Reproduce all of the material below word for word, but leave the pictures out.
═══ RECORDS FOR THIS TASK
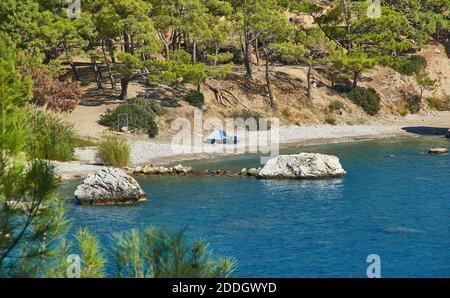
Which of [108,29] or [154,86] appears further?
[154,86]

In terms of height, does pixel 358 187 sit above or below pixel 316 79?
below

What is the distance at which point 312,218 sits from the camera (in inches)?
1463

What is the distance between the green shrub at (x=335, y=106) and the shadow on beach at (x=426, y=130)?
24.4 ft

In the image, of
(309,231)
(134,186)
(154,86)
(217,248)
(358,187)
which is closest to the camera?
(217,248)

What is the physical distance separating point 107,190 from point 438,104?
197 ft

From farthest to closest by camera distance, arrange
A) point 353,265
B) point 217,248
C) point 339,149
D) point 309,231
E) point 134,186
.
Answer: point 339,149, point 134,186, point 309,231, point 217,248, point 353,265

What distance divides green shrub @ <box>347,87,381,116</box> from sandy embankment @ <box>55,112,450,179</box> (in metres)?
2.36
══════
» **CORRECT ANSWER**:
Which of [108,29] or [154,86] appears further?
[154,86]

In terms of height, does pixel 358 187 sit above or below pixel 316 79?
below

What is the distance at which point 312,218 sits from the camera (in inches)?
1463

What is the distance between the green shrub at (x=335, y=106) and the shadow on beach at (x=426, y=130)?
24.4 ft

In the image, of
(309,231)
(134,186)
(154,86)
(217,248)
(358,187)
which is closest to the camera?
(217,248)

What is the physical distance separating point 107,190 from point 438,104?
197 ft

From farthest to closest by camera distance, arrange
A) point 353,265
B) point 217,248
C) point 339,149
D) point 309,231
E) point 134,186
.
Answer: point 339,149, point 134,186, point 309,231, point 217,248, point 353,265

What distance divides green shrub @ <box>347,87,381,116</box> from sandy embankment @ <box>55,112,450,179</box> (in metres)?
2.36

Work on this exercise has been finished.